[Selected passage]:
CAPTURED or FOLLOWING FETCH: Not only does the fetch length determine the power and energy of the wave. Additionally, if the winds/fetch are blowing in the same direction as during the wave's or storm's lifetime, the wave will in turn be even stronger. The fetch is related to the orbit of the wave and track of the storm.The longer the wind drags along the sea the more energy the wave will have. This can be seen not just in vertical height measurement but in wave period (the measurement of waves through time).
WAVES PERIOD:Time, in seconds, between the passage of consecutive wave crests past a fixed point. In general the longer the period the bigger the wave. Windswell or 'close interval' swells are under 10 seconds. Big 'ground swells' are 17-20+ seconds (note: a 20+ second swell needs storm force 50+kt winds blowing over a 1500 mile fetch to be fully developed' into 20-25' beasts; these 20 second waves can be felt 1000 feet down!). This is why they jack so much more, pulling large amounts of H2O off the outer reefs.

[Problem statement]:
Please restate the wave text from "WAVES PERIOD:Time, in" up to and including "the outer reefs.", renaming "crests" as "peaks". The lines after the wave text have no connection to it.

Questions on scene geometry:
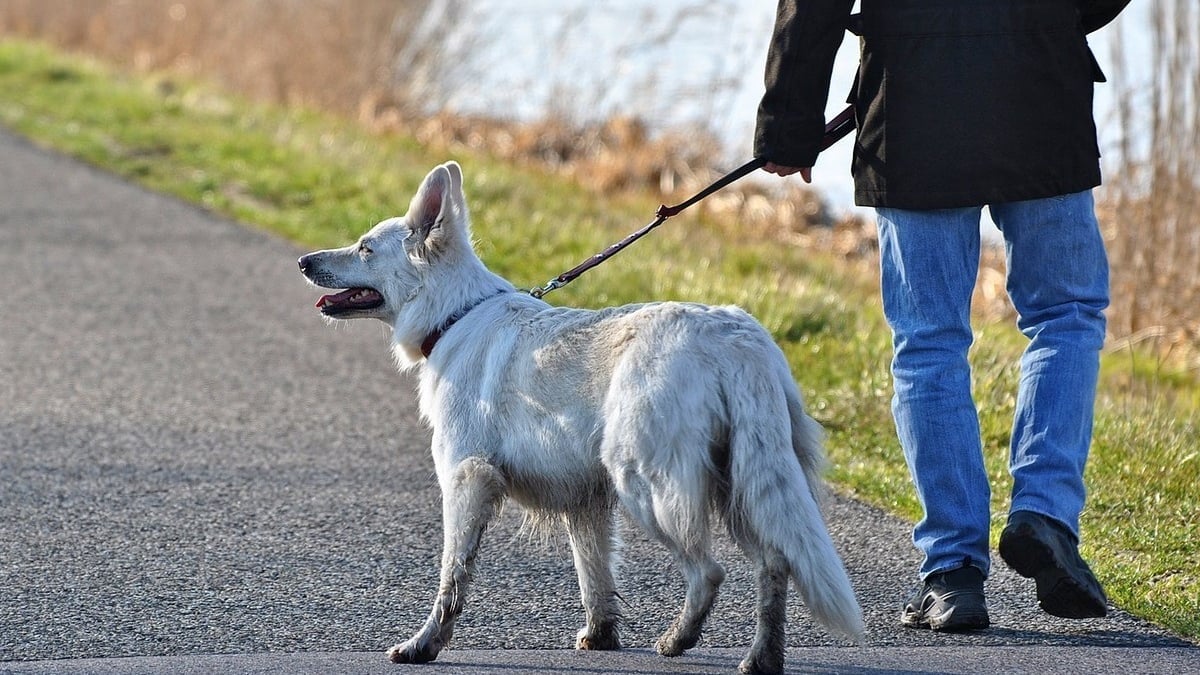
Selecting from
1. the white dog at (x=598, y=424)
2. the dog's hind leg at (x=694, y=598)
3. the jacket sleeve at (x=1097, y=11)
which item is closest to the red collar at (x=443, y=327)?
the white dog at (x=598, y=424)

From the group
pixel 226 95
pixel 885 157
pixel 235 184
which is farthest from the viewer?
pixel 226 95

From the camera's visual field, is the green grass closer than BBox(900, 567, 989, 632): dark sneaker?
No

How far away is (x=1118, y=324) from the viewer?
9078 mm

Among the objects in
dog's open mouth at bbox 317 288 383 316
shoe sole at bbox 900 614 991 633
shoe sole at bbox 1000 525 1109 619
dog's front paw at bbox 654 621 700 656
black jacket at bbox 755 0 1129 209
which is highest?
black jacket at bbox 755 0 1129 209

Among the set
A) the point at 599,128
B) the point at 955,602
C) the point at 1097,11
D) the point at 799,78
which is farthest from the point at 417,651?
the point at 599,128

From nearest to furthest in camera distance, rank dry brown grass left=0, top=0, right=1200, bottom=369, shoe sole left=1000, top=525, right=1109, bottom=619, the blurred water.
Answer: shoe sole left=1000, top=525, right=1109, bottom=619
dry brown grass left=0, top=0, right=1200, bottom=369
the blurred water

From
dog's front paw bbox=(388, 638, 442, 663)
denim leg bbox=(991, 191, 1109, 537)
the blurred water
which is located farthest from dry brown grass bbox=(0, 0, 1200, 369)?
dog's front paw bbox=(388, 638, 442, 663)

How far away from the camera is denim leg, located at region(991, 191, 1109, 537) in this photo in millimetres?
4309

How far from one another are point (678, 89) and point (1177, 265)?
5.74 m

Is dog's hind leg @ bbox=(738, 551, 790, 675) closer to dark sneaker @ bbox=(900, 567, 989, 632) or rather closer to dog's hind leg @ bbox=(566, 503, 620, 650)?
dog's hind leg @ bbox=(566, 503, 620, 650)

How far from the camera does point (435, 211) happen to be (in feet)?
15.2

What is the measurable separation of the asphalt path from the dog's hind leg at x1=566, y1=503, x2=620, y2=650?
0.08m

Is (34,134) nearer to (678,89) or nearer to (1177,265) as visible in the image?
(678,89)

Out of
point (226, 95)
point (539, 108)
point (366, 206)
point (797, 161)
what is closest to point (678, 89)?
point (539, 108)
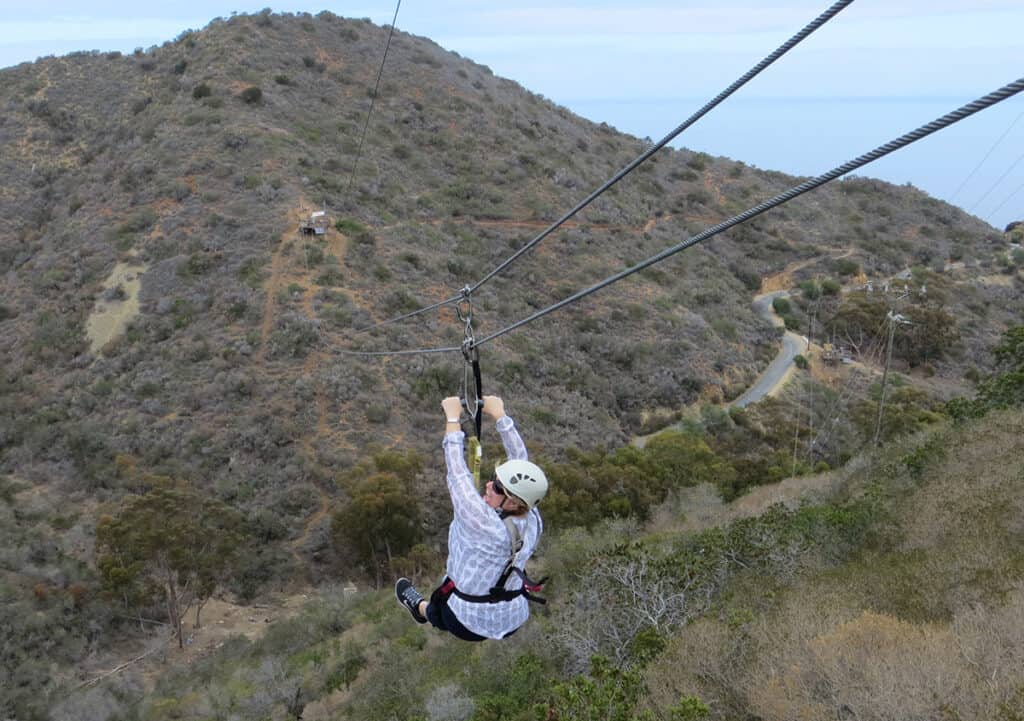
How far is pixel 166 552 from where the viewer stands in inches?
784

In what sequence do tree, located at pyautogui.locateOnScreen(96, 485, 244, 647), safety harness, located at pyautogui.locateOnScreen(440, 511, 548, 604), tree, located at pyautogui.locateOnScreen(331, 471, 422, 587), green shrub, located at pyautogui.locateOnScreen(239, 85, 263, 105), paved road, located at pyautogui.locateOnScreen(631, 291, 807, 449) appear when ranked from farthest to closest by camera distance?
1. green shrub, located at pyautogui.locateOnScreen(239, 85, 263, 105)
2. paved road, located at pyautogui.locateOnScreen(631, 291, 807, 449)
3. tree, located at pyautogui.locateOnScreen(331, 471, 422, 587)
4. tree, located at pyautogui.locateOnScreen(96, 485, 244, 647)
5. safety harness, located at pyautogui.locateOnScreen(440, 511, 548, 604)

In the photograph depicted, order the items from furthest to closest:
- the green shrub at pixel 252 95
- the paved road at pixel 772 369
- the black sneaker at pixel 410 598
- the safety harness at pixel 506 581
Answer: the green shrub at pixel 252 95
the paved road at pixel 772 369
the black sneaker at pixel 410 598
the safety harness at pixel 506 581

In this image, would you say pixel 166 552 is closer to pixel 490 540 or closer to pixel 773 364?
pixel 490 540

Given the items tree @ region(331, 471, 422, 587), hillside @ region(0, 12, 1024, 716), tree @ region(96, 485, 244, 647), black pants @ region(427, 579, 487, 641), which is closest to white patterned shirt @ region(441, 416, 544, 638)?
black pants @ region(427, 579, 487, 641)

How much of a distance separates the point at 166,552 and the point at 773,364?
122 feet

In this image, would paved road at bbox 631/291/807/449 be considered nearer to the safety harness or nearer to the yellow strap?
the yellow strap

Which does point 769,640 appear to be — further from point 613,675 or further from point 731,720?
point 613,675

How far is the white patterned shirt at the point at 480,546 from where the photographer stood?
475 cm

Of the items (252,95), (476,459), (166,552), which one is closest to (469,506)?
(476,459)

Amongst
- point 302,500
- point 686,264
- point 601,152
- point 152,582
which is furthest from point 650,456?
point 601,152

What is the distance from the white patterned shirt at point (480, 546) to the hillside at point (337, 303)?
642 inches

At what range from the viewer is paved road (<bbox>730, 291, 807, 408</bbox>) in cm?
4044

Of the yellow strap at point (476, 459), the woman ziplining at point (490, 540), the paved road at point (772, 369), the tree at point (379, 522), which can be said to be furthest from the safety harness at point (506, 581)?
the paved road at point (772, 369)

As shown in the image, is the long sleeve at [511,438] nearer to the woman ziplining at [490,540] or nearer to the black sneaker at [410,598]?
the woman ziplining at [490,540]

[Exercise solution]:
WAVES PERIOD:Time, in seconds, between the passage of consecutive wave peaks past a fixed point. In general the longer the period the bigger the wave. Windswell or 'close interval' swells are under 10 seconds. Big 'ground swells' are 17-20+ seconds (note: a 20+ second swell needs storm force 50+kt winds blowing over a 1500 mile fetch to be fully developed' into 20-25' beasts; these 20 second waves can be felt 1000 feet down!). This is why they jack so much more, pulling large amounts of H2O off the outer reefs.